Monday, September 23, 2013

How the Rich De-Tax Themselves


Isaac William Martin (a sociologist at the University of California, San Diego) has a new book: "Rich People’s Movements: Grassroots Campaigns to Untax the One Percent"

Excerpt from a book review:

With meticulous research, Martin shows how the modern Tea Party grew from decades of efforts by American oligarchs to de-tax themselves. They relied on cranks, rogues, and a few scholars to polish the most effective ideological marketing pitches. Their goal was selling the notion that if the rich bear less of the burden of government, all of us will somehow end up better off.

These pitches have worked best when some newly proposed government initiative—like President Barack Obama’s Affordable Care Act—arrives to pose the threat of major policy change. They have depended on diverting attention from obvious questions, such as just how does a smaller tax bill for the Koch brothers benefit us?

Rich people’s movements waxed and waned over much of the last century, going dormant only to reappear when roused by a new policy threat. Thanks to decades of well-funded organizing, favorable laws in Washington and state capitals have passed (while few noticed) and now we have the dark-money opportunities of Citizens United that are here to stay.

Martin’s book is useful in understanding a forgotten history that preceded the seemingly sudden assaults on consumers, unions, and workers. While the actions are indeed abrupt, contemptuous and cruel, they grow from a lengthy tradition of lessons that the rich and their advisers learned from past failures. (Read the entire post)

Excerpted from The Nation:

After the Supreme Court’s 2010 Citizens United ruling...The United States has experienced fundamental changes that are dramatically detrimental to democracy. Voters’ ability to define political discourse has been so diminished that even decisive election results like Barack Obama’s in 2012 have little impact. That’s because powerful interests—freed to, in effect, buy elections, unhindered by downsized and diffused media that must rely on revenue from campaign ads—now set the rules of engagement. Those interests so dominate politics that the squabbling of Democrats and Republicans, liberals and conservatives, is a sideshow to the great theater of plutocracy and plunder. This is not democracy. This is dollarocracy.

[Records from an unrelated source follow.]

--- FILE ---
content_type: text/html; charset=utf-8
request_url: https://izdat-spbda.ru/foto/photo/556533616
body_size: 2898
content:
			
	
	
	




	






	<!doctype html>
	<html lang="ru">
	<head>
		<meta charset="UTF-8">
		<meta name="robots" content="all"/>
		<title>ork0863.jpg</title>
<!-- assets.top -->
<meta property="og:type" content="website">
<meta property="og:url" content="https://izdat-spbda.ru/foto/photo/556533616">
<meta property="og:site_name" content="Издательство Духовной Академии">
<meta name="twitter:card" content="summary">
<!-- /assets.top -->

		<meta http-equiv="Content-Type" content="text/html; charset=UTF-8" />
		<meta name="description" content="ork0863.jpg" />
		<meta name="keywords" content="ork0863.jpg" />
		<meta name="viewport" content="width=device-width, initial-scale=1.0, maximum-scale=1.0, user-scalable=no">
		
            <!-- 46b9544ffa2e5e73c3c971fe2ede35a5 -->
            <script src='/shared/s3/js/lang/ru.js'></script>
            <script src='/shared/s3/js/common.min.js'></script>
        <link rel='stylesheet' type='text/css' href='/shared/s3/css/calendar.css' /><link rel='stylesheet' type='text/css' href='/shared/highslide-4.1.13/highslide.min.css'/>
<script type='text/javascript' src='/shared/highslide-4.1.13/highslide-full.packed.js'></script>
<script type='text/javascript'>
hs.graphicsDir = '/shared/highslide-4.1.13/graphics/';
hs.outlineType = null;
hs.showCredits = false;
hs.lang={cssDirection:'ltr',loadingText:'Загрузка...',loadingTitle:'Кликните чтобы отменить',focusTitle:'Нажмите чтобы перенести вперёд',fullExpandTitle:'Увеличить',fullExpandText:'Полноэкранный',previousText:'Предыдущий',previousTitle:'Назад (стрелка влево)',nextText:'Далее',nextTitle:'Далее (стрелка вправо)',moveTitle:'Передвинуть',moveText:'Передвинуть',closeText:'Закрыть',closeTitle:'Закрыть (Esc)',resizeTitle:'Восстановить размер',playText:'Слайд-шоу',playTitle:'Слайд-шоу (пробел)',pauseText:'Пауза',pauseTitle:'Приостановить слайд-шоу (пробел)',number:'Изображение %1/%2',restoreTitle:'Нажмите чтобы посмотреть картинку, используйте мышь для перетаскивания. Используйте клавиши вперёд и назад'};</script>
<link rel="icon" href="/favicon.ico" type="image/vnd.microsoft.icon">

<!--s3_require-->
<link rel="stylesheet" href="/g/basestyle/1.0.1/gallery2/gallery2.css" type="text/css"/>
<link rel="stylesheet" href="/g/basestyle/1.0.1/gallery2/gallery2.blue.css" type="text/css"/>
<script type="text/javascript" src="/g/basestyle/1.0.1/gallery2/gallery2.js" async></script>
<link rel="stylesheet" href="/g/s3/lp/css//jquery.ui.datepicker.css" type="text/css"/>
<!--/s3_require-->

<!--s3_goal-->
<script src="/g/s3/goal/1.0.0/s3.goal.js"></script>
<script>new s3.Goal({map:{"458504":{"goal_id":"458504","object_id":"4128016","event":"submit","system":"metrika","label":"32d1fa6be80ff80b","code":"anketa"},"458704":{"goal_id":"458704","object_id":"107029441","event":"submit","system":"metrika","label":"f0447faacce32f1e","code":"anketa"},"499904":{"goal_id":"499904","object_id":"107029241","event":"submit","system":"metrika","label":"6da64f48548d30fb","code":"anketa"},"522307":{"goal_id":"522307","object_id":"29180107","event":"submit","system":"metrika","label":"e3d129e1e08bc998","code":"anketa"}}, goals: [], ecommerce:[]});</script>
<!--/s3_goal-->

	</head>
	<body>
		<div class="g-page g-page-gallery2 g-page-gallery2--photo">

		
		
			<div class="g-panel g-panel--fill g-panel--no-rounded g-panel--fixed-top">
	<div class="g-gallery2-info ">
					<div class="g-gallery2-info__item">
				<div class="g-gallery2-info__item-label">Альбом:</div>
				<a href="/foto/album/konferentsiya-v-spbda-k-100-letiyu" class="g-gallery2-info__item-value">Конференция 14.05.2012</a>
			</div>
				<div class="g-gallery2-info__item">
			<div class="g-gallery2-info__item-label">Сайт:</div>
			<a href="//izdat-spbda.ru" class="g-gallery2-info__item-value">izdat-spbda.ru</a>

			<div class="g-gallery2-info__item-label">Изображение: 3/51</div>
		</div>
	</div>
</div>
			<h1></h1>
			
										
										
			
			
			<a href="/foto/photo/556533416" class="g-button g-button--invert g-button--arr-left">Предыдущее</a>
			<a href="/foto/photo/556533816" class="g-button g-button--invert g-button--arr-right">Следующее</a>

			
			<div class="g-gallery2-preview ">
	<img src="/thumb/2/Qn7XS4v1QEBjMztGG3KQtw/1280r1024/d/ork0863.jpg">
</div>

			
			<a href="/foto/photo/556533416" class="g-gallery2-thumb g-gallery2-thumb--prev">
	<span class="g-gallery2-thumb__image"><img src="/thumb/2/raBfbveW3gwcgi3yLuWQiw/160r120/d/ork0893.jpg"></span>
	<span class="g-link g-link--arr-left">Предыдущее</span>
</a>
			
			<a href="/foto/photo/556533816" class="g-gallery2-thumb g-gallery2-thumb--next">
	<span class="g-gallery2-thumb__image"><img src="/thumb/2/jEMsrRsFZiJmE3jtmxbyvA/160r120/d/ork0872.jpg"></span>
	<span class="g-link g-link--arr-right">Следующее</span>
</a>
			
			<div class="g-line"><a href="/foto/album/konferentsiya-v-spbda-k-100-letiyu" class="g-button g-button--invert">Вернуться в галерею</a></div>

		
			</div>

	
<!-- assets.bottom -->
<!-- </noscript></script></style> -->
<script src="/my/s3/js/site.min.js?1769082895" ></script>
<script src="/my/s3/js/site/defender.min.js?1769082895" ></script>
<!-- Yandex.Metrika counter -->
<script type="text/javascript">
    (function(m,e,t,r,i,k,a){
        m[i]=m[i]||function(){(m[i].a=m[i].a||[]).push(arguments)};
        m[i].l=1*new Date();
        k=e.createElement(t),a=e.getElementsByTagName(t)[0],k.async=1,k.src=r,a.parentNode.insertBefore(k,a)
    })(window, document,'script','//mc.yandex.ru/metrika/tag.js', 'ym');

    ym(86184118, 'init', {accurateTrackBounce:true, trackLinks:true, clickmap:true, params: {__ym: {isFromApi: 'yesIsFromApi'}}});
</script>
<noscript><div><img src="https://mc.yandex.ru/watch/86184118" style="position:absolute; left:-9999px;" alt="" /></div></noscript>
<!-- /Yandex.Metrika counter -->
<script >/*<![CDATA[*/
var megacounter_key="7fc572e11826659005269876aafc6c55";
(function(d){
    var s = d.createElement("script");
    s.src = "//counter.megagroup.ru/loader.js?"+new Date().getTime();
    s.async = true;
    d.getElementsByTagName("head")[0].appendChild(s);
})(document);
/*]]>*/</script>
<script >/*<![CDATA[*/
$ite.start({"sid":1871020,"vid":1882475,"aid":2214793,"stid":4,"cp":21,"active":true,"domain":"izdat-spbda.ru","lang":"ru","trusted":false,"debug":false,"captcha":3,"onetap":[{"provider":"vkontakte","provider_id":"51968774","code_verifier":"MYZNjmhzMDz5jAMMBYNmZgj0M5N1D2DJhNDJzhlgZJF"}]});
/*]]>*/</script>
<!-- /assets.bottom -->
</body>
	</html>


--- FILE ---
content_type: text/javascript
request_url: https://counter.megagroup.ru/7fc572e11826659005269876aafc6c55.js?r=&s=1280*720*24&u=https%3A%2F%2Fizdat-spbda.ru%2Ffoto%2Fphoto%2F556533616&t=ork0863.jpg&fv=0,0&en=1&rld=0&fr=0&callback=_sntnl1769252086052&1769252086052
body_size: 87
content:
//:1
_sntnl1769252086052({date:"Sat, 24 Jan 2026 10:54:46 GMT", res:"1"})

Tens of millions of Americans recognize the crisis. Congress is held in ridiculously low esteem. Almost two-thirds of the public say their government is controlled by a handful of powerful interests. At the same time, confidence in the media as a check on abuses of power is collapsing almost as quickly as the circulation figures of daily newspapers.

Big money—especially big corporate money—gets what it pays for. The interests that pushed campaign spending to record levels in 2010 and 2012 are only getting started. It will no doubt double again far more rapidly—and keeping track of it will become far more difficult, as wealthy donors and corporate interests increasingly rely on the subterfuges of “dark money.”